5 giugno: le raccomandazioni dei Bruxelles all’Italia
Il 5 giugno la Commissione europea pubblicherà le raccomandazioni specifiche per ogni paese della Ue: a ciascun paese verrà presentata una serie di raccomandazioni , unitamente ad una comunicazione complessiva. Le raccomandazioni sono incentrate su ciò che può essere realisticamente conseguito nei successivi 12-18 mesi. Potrebbe essere questa l’occasione da parte dell’esecutivo comunitario per chiedere a Roma una manovra correttiva. Anche se è più probabile che Bruxelles rinvii tutto all’autunno 2019, quando si aprirà la partita della manovra 2020, con lo spettro dell’apertura di una nuova procedura di infrazione.
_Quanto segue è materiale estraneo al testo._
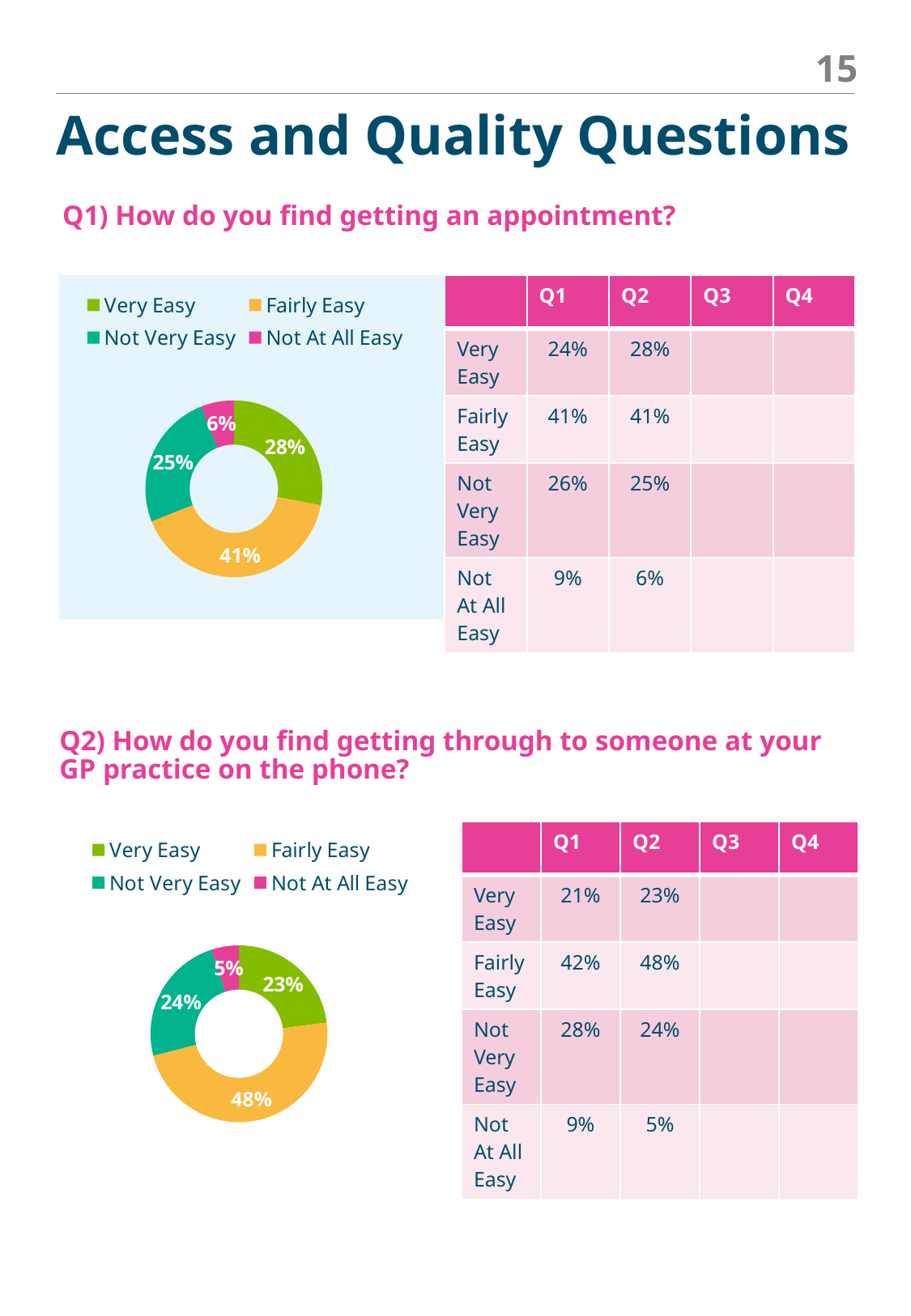
In the chart for Q1 (getting an appointment), what percentage is shown for Not At All Easy? 6% In the chart for Q1 (getting an appointment), what percentage is shown for Fairly Easy? 41% In the chart for Q2 (getting through on the phone), which is larger, Very Easy or Not Very Easy? Not Very Easy How many categories does the legend of the Q1 chart list? 4 In the chart for Q2 (getting through on the phone), what percentage is shown for Fairly Easy? 48% In the chart for Q2 (getting through on the phone), which category has the smallest share? Not At All Easy In the chart for Q2 (getting through on the phone), what is the difference between the Fairly Easy and Very Easy shares? 25% In the chart for Q1 (getting an appointment), what is the difference between the Very Easy and Not Very Easy shares? 3% What kind of chart is used for Q2 (getting through on the phone)? Doughnut chart In the chart for Q1 (getting an appointment), which category has the largest share? Fairly Easy In the chart for Q1 (getting an appointment), which category has the smallest share? Not At All Easy In the chart for Q2 (getting through on the phone), what percentage is shown for Not Very Easy? 24%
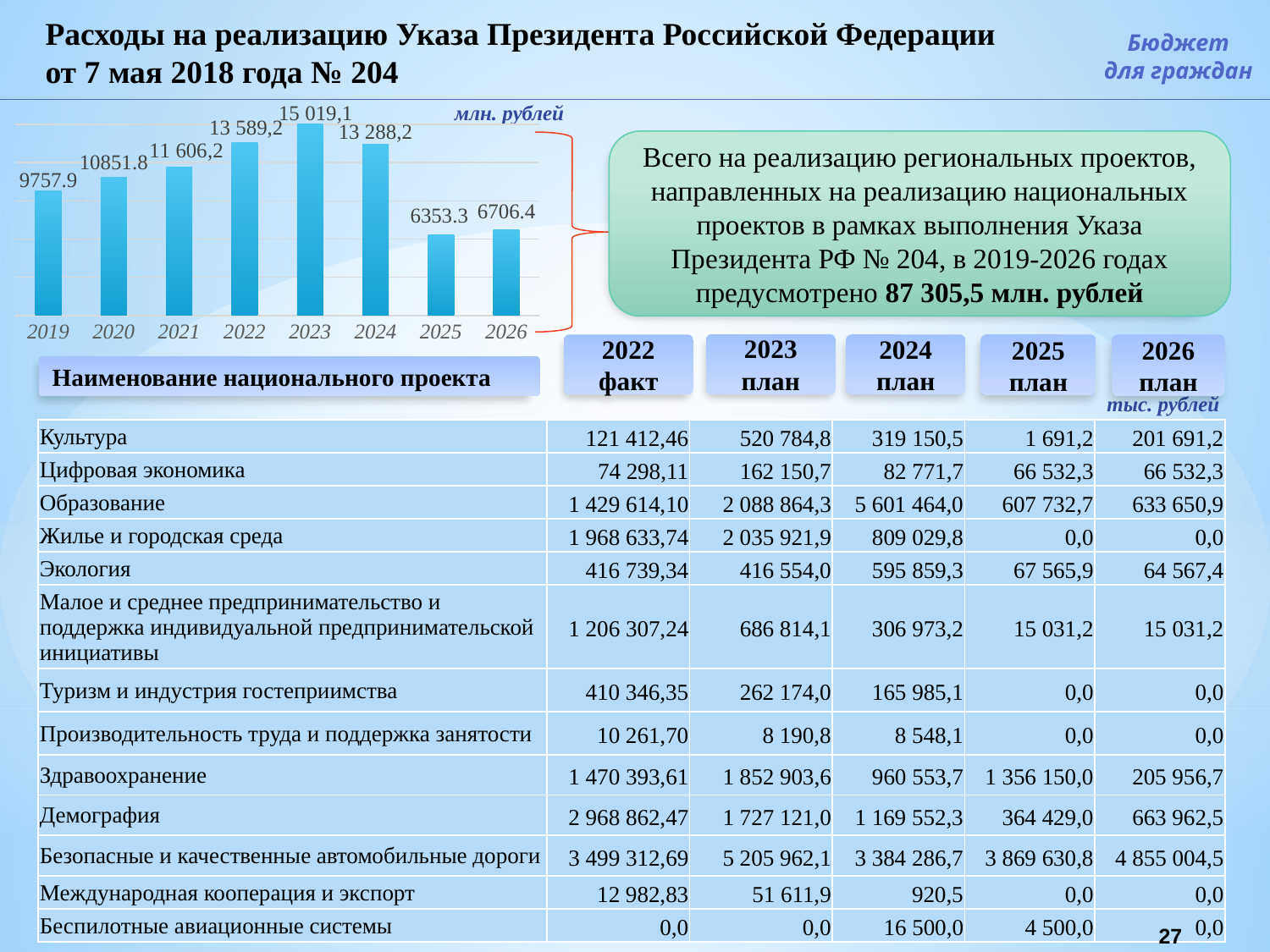
What type of chart is shown at the top left of the slide? bar chart What is the value for 2022 in the bar chart? 13 589,2 In the bar chart, what is the difference between the values for 2023 and 2024? 1 730,9 In the bar chart, what is the difference between the values for 2026 and 2025? 353.1 Which year has the highest value in the bar chart? 2023 What is the value for 2025 in the bar chart? 6353.3 What is the value for 2019 in the bar chart? 9757.9 Do the values in the bar chart rise or fall from 2019 to 2023? rise Which year has the lowest value in the bar chart? 2025 How many years (bars) does the bar chart show? 8 In the bar chart, which year has the larger value, 2021 or 2022? 2022 What is the value for 2023 in the bar chart? 15 019,1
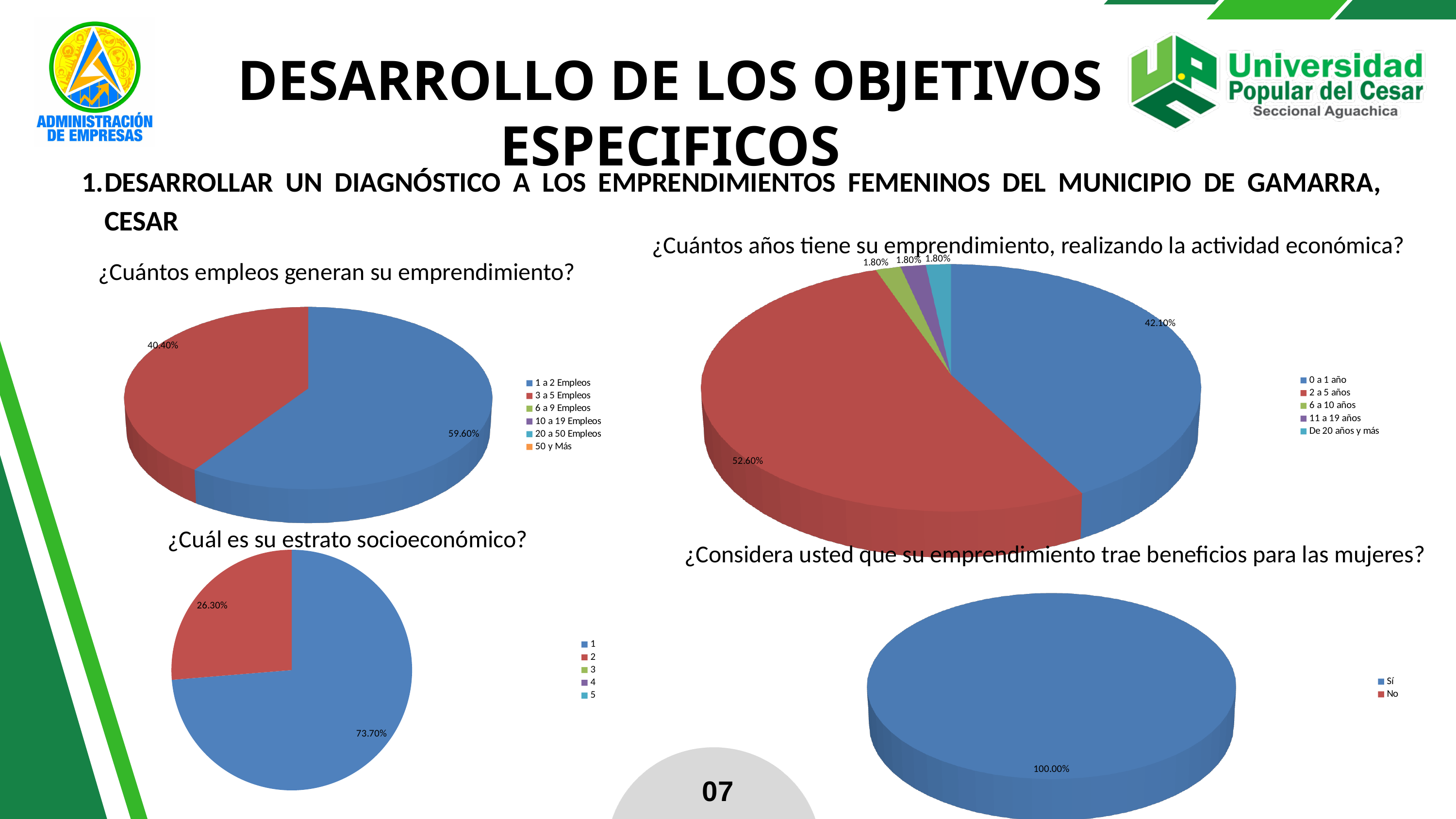
In the chart '¿Cuál es su estrato socioeconómico?', what share is labelled for category '1'? 73.70% In the chart '¿Cuántos años tiene su emprendimiento, realizando la actividad económica?', which category has the largest slice? 2 a 5 años In the chart '¿Cuántos empleos generan su emprendimiento?', what share is labelled for '1 a 2 Empleos'? 59.60% In the chart '¿Cuál es su estrato socioeconómico?', which is larger, the slice for '1' or the slice for '2'? 1 In the chart '¿Cuántos años tiene su emprendimiento, realizando la actividad económica?', how many entries does the legend list? 5 What kind of chart is '¿Considera usted que su emprendimiento trae beneficios para las mujeres?'? Pie chart In the chart '¿Cuántos empleos generan su emprendimiento?', what share is labelled for '3 a 5 Empleos'? 40.40% In the chart '¿Considera usted que su emprendimiento trae beneficios para las mujeres?', what share is labelled for 'Sí'? 100.00% In the chart '¿Cuántos empleos generan su emprendimiento?', what is the difference between the '1 a 2 Empleos' and '3 a 5 Empleos' shares? 19.20% In the chart '¿Cuántos años tiene su emprendimiento, realizando la actividad económica?', what share is labelled for '0 a 1 año'? 42.10% In the chart '¿Cuántos años tiene su emprendimiento, realizando la actividad económica?', what share is labelled for '2 a 5 años'? 52.60% In the chart '¿Cuántos empleos generan su emprendimiento?', how many entries does the legend list? 6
13-14 giugno: riunione Eurogruppo-Ecofin
Le raccomandazioni che la Commissione comunicherà all’Italia il 5 giugno finiranno pochi giorni dopo, il 13-14 giugno di Lussemburgo, al vaglio di Eurogruppo e Ecofin (rispettivamente i ministri delle Finanze dei paesi dell'Area euro di quelli della Ue). Questa sarà l’occasione per capire quanti, tra i partner europei, dopo le elezioni del 26 maggio, saranno disposti ad aprire crediti nei confronti dell’Italia.

20-21 giugno: Consiglio europeo
Il 20-21 giugno, infine, ci sarà il Consiglio europeo di Bruxelles, che vedrà riuniti i capi di Stato e di governo: sarà l’occasione per capire dove andranno le politiche economiche della Ue dopo le Europee del 26 maggio, e conseguentemente come valuteranno i partner europei i conti pubblici dell'Italia. Inoltre, il Consiglio dovrà discutere e approvare le raccomandazioni della Commissione.